Calculate integral
$\int_{-\infty }^{\infty } \! x(a\lambda +\lambda _{0} ) \delta (b\lambda +\lambda _{1} ) \, d\lambda $
for $b>0$ and $b<0$.
$\lambda _{0}$, $\lambda _{1}$, and $b\neq 0$ are constant. $\delta$ is dirac comb and $x$ is steady signal.
Solution:
$b>0$
$I=\frac{1}{b}x(\lambda _{0}-\lambda _{1}\frac{a}{b} )$
$b<0$
$I=-\frac{1}{b}x(\lambda _{0}-\lambda _{1}\frac{a}{b} )$
I tried to solve this integral, but didnt have any success. Can someone tell me how to get these solutions?

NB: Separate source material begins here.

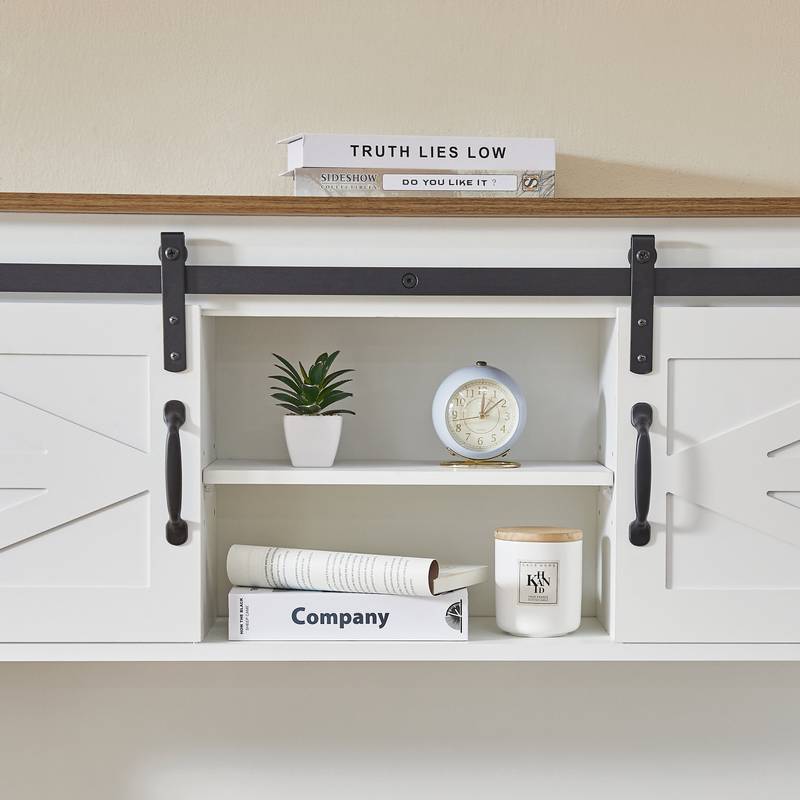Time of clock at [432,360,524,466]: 12:08
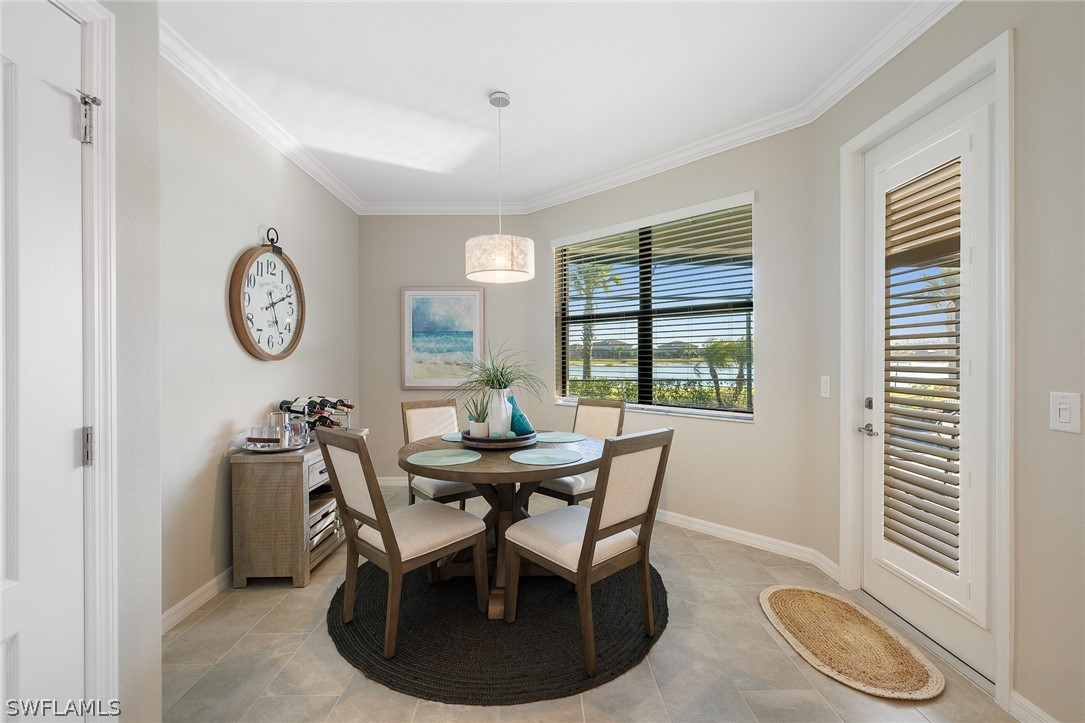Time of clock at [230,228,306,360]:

How much is important to understand "dirac comb" to solve this?
By definition, $\int_{-\infty}^{+\infty}f(x)\delta(x)dx=f(0)$
So,
$\int_{-\infty }^{\infty } \! x(a\lambda +\lambda _{0} ) \delta (b\lambda +\lambda _{1} ) \, d\lambda = \int_{-\infty }^{\infty }x(a\frac{u-\lambda_1}{b}+\lambda_0)\delta(u)\frac{du}{b}=\frac{1}{b}x(\lambda_0-\lambda_1\frac{a}{b}) $
for positive $b$ with change of variables $u=b\lambda+\lambda_1$.

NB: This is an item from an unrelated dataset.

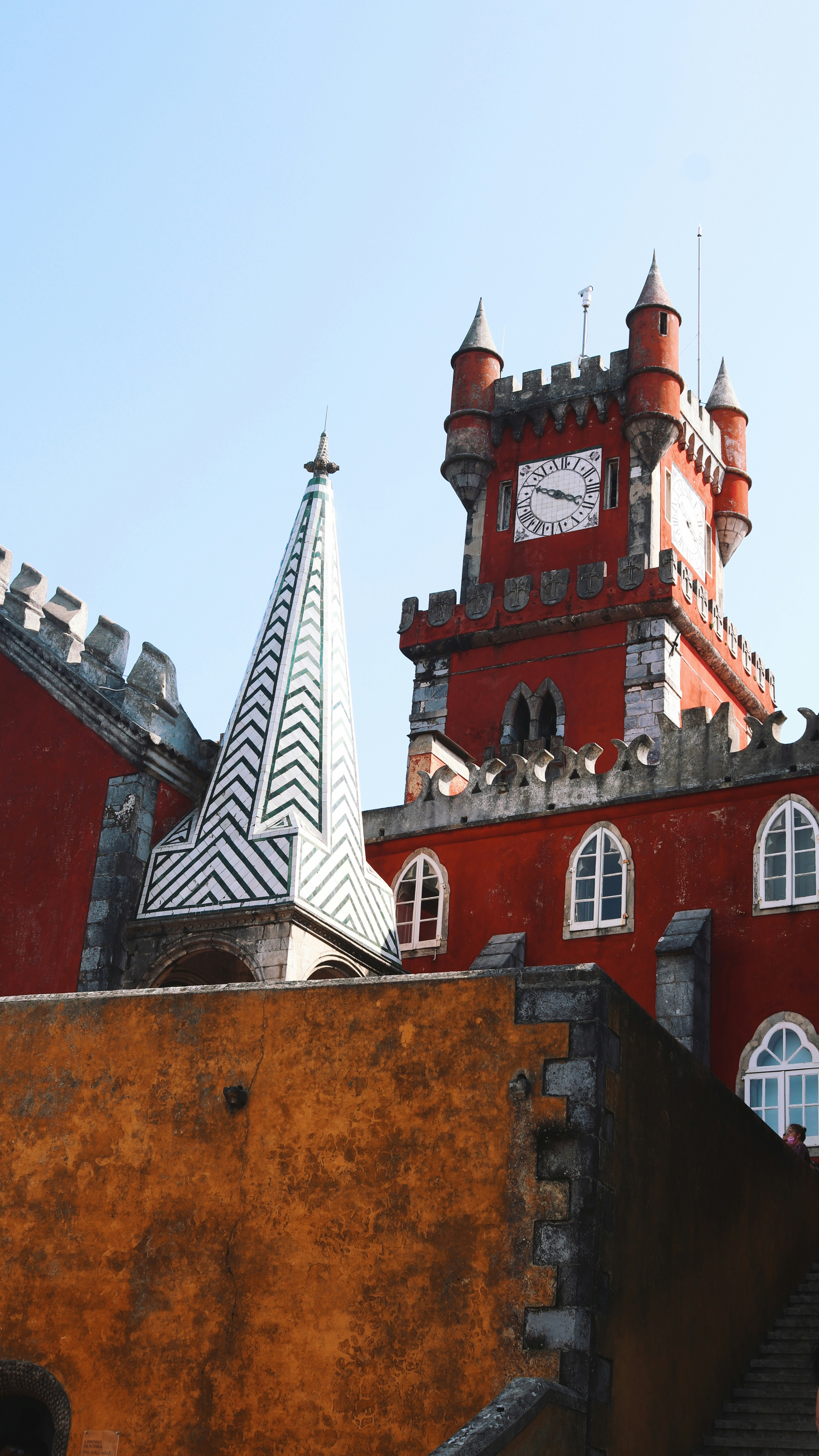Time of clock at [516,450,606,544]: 3:48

If $b$ is negative, the integral bounds are reversed when doing the change of variables and a minus sign appears.
Keep in mind Dirac's delta "function" isn't really a function but a distribution, so the integral notation is a bit sloppy for a non-physicist.